Wat Arun (Temple of Dawn)

Places To Visit In Bangkok: Wat Arun (Temple of Dawn)

About Wat Arun

Of all the Buddhist temples or wats in Bangkok, Wat Arun offers some of the most breathtaking visuals.  Viewing this magnificent temple at sunset from the East bank of the Chao Phraya river is one of the most breathtaking experiences you can enjoy in Thailand, or anywhere else for that matter.

The central pagoda with a spire (prang) is the tallest to be found on any Wat in Thailand. The pagoda makes this temple something you simply can’t miss on your trip to Bangkok.  The central prang of this building is 82 meters high and consists of twenty floors. The outside of the structure is made up of several million pieces of porcelain.  There are several other pavilions made of green granite that contain significant Buddhist shrines.

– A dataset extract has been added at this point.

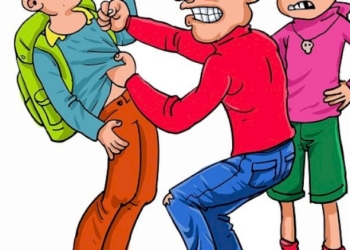 La storia dell’uomo è anche una storia di violenza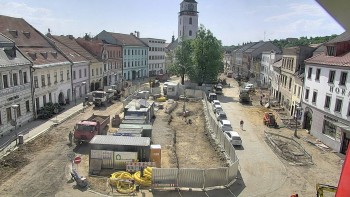 Město Velké Meziříčí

Things to look out for include the four statues of the Hindu God, Indra on his mount Erawan, and the two “demons” or temple guardians who stand watch outside the front entrance.
Brief History Of Wat Arun
 
Wat Arun is nearly 400 years old, and as such, is one of the oldest surviving Wats in or near Bangkok.  The wat has enjoyed several different names over its long lifetime, and nearly each king of the Chakri dynasty tried to gave it a new one.  The temple has played host to one of Thailand’s most highly prized Buddhist relics, the Emerald Buddha, and is greatly honored by the Thai royal family.
Tips for visitors to Wat Arun

By far the best way to visit Wat Arun is by boat, taking a serene cruise along the turquoise Chao Phraya River to arrive facing the Wat in early evening.  If you prefer to visit by land, you can take buses 19, 57 or 83.  Wat Arun is open during the day, but not on national holidays.